### [TEXT SECTION]
This award is funded under the American Recovery and Reinvestment Act of 2009 (Public Law 111-5).
This project will develop a novel chemical ionization aerosol time-of-flight mass spectrometer (CI-ATOFMS) that will couple the soft and selective ionization of CI, the ion trapping and transfer properties of an electrodynamic ion funnel (IF), and a high resolution orthogonal acceleration time-of-flight (oa-TOF) mass spectrometer to produce a highly sensitive and selective instrument for characterizing the organic content of atmospheric aerosols. The new instrument will complement existing measurement methods while providing unique insights into the sources and processes leading to the large variety of organic species that exist in aerosols. The analytical capabilities of CI-ATOFMS include: 1) obtaining real-time information on organic species in individual particles; 2) providing information on surface versus bulk species; and 3) selectively analyzing specific classes of compounds. The ability to identify the organic content of single aerosol particles and further classify the aerosols into broad categories based on their source, age, and/or mixing state will make possible a transformative step towards understanding the impact of aerosols on health and the environment.

### [PARTS OF THE EXERCISE]
A) According to the project summary, under which law is the award funded?
B) Resume the project summary about the CI-ATOFMS instrument, starting after its last sentence.
The rows after this point are separate material and have no connection to the project summary.

### [RECORDS PROVIDED]
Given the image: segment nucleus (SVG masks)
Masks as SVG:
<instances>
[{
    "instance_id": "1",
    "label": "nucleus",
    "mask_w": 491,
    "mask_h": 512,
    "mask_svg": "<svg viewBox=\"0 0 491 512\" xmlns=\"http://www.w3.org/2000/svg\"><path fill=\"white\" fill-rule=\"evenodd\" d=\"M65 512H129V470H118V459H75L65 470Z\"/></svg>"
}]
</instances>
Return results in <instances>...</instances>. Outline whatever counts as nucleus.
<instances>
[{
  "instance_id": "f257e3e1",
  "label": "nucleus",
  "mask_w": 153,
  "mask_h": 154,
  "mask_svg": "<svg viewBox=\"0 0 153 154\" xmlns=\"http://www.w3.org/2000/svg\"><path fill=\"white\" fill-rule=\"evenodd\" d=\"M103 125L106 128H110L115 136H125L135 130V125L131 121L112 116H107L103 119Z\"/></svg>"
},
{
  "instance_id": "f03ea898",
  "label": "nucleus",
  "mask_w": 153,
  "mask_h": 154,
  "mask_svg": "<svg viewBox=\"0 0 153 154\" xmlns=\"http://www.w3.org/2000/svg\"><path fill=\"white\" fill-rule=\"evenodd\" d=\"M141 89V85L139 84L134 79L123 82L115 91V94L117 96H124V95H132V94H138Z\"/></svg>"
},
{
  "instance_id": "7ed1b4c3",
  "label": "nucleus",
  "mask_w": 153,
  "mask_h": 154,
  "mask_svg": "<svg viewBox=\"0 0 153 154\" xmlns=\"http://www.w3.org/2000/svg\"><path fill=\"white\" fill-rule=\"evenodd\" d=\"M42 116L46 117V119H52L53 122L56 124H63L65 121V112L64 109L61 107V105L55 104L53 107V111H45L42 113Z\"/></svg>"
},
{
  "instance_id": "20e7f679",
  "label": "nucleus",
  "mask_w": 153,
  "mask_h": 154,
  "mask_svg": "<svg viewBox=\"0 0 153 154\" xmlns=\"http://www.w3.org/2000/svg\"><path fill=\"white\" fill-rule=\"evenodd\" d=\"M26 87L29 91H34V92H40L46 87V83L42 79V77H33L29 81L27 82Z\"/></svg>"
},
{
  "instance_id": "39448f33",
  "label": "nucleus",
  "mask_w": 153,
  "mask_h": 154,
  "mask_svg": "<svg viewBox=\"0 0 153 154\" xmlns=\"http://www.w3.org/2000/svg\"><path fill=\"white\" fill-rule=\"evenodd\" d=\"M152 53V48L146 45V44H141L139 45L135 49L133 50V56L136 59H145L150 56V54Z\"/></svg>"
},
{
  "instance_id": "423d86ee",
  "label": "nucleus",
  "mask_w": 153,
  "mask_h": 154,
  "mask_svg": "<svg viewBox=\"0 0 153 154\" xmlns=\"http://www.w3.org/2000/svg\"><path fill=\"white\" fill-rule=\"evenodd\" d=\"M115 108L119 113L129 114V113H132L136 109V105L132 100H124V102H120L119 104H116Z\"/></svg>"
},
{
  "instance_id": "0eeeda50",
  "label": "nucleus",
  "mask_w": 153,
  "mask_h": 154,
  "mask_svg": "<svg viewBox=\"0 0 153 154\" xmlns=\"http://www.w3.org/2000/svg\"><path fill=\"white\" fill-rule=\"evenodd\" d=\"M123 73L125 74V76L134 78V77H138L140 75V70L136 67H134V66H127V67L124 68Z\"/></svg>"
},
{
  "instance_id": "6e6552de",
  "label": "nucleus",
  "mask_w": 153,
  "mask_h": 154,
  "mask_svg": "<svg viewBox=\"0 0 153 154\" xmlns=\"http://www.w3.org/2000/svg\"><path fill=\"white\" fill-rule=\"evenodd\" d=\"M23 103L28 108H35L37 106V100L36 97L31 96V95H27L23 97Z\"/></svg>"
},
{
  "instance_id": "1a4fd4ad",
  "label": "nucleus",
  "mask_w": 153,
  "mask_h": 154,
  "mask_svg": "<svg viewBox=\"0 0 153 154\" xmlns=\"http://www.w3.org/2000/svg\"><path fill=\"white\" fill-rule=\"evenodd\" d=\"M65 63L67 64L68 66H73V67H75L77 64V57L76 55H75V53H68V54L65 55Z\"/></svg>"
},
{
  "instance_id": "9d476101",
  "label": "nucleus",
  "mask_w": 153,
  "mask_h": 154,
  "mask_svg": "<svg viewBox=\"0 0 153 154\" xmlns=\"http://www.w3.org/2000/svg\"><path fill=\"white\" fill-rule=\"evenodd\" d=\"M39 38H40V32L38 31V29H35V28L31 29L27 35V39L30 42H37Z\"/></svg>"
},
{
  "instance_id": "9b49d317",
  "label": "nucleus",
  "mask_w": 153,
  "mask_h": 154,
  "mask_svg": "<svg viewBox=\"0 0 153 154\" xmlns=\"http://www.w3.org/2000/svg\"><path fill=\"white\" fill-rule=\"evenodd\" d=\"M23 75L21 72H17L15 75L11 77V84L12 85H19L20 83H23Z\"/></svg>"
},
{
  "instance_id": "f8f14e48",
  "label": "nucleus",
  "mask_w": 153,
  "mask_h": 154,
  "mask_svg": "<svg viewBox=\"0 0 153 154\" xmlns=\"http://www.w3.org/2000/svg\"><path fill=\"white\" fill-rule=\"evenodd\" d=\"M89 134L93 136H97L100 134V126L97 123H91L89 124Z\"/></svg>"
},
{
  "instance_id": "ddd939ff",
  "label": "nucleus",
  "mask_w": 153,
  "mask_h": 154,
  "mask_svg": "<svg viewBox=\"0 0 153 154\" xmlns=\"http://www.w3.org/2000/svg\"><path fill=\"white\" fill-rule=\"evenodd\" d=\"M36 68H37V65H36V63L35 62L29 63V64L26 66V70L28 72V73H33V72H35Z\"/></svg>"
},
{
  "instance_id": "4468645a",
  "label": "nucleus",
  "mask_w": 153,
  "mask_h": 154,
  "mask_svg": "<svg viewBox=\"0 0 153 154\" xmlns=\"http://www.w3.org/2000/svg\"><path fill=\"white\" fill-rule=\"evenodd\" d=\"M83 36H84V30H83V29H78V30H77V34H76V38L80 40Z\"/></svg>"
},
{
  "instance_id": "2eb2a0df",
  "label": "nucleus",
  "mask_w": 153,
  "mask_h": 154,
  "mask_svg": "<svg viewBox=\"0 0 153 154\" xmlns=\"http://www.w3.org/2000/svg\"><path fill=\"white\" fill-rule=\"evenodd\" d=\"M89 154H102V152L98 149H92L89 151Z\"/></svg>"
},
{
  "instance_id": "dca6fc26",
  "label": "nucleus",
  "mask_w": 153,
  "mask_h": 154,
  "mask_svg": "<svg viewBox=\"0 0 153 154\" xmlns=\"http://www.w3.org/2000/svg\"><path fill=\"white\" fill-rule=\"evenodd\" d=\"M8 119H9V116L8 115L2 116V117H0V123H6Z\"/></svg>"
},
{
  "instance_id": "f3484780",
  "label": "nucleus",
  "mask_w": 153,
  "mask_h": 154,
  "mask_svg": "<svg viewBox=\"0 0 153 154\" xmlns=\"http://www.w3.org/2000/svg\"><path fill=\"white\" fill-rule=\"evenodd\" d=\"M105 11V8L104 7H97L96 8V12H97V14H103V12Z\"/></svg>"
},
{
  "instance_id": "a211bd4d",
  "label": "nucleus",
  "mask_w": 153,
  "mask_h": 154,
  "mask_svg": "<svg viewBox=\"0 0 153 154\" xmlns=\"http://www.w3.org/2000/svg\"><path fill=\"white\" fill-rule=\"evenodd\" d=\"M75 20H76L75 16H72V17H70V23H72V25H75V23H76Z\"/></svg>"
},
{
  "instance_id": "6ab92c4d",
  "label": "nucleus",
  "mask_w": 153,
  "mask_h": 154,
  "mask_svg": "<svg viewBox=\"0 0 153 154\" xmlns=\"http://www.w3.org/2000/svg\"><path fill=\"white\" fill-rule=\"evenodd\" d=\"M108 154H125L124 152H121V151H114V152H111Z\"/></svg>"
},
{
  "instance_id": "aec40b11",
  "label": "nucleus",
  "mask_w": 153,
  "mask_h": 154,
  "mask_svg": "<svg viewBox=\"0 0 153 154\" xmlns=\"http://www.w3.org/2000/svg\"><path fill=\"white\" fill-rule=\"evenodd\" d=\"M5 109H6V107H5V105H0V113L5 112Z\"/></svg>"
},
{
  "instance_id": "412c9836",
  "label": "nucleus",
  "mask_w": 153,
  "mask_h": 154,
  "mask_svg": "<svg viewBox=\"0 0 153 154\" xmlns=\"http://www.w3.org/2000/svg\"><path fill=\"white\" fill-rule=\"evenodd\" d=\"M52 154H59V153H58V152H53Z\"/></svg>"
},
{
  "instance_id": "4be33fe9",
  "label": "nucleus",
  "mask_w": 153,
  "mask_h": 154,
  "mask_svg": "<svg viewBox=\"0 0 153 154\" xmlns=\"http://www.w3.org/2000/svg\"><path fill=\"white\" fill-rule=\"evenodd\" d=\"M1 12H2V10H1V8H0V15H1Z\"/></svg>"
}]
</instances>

### [RESPONSES TO THE EXERCISE]
A) The American Recovery and Reinvestment Act of 2009 (Public Law 111-5).

B)
Beyond atmospheric chemistry, performing sensitive on-line CI mass spectrometry on small complex mixtures will open new doors for the analysis of systems such as single cells, particles in water and air (i.e., viruses, phytoplankton, bacteria), pharmaceutical powders, nanomaterials, and allergens such as mold and pollen. On-line analysis has the added benefit of minimal sample preparation, high throughput and rapid screening of compounds, which are current needs in the pharmaceutical industry, organic and biochemical synthesis, early-cancer screening and disease detection, on-line single cell proteomics, and biological mass spectrometry. Working on this instrument development project will provide unique experiences to graduate students, postdoctoral fellows, and undergraduates as the instrument is designed, built, and tested. From an analytical chemistry perspective, students will be trained in the analysis and deconvolution of complex mixtures using state-of-the-art instrumentation and computational tools. All members of the principal investigator's group are proactive in outreach programs to educate the public and they participate regularly in university and community outreach activities. During the summers, the group hosts undergraduates who participate in research programs at the University of California, San Diego that specifically serve underrepresented minorities (African Americans, Chicanos, Latinos, Native Americans, and Pacific Islanders) majoring in chemistry, physics, or other sciences. In addition, the newly developed instrument will receive extensive exposure through public outreach efforts run through the Birch Aquarium at Scripps Institution of Oceanography, which hosts approximately 400,000 visitors per year.